Pages

Dosen point of view Vs Mahasiswa Baru circumstances



Dosen point of view Vs Mahasiswa Baru circumstances

Mata si dosen
Sore ini tiba-tiba teringat beberapa pernyataan seorang senior yang sekaligus seorang dosen ilmu sosial tentang kegelisahannya dalam proses pentransferan pengetahuan dalam sistematika institusi kepada mahasiswa. Aturan main dalam institusi pendidikan formal perguruan tinggi yakni mengikuti alur runtut. Pembagian dan porsi mata kuliah baik “beban” kualitas dan kuantitasnya dilakukan step by step. Tidak ada jalur bypass/memotong dalam permodelan tersebut. Oleh karena susunan mata kuliah dan kompositnya (metodologi, pembagian waktu (berapa kali mengajar), tujuan pembelajaran dan sebagainya) di buat dengan berbagai pertimbangan (psikologis dan sebagainya) berstruktur order/urutan.

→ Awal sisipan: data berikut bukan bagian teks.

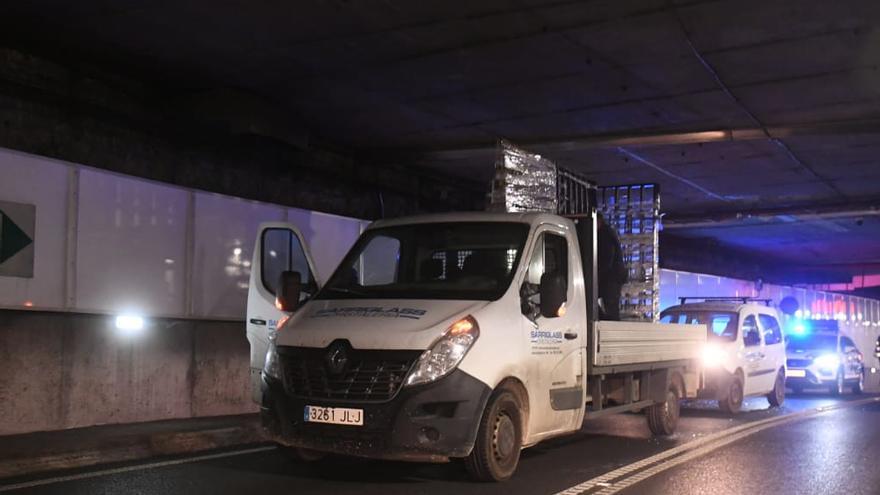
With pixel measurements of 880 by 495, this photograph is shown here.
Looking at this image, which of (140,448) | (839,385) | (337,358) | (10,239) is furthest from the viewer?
(839,385)

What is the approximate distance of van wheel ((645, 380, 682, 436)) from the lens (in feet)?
33.2

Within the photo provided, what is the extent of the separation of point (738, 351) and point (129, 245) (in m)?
9.83

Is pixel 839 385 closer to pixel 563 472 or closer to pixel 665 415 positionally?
pixel 665 415

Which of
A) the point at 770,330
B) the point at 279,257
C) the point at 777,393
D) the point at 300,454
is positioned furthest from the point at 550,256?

Bisa saja dosen A melakukan transformasi secara cepat kepada mahasiswa, membicarakan yang “berat” dan menyeluruh “berat” (se-isi kepala dosen) dalam waktu/tempo singkat di awal perkuliahan kepada mahasiswa, tapi apakah itu  perlu? apakah itu tidak membuat generasi instan ? apakah itu tidak membuat beban puncak di “lugunya” subjek yang baru mengalami perubahan status SMA ke perguruan tinggi tersebut ? apakah seluruh mahasiswa dalam ruangan itu mampu mencernanya ? ataukah nanti justru menimbulkan kelas-kelas (cepat tanggap, lambat loading dsbnya) mengingat sebuah kelas terdapat plularitas yang tinggi ?  singkatnya apakah itu layak dan benar ?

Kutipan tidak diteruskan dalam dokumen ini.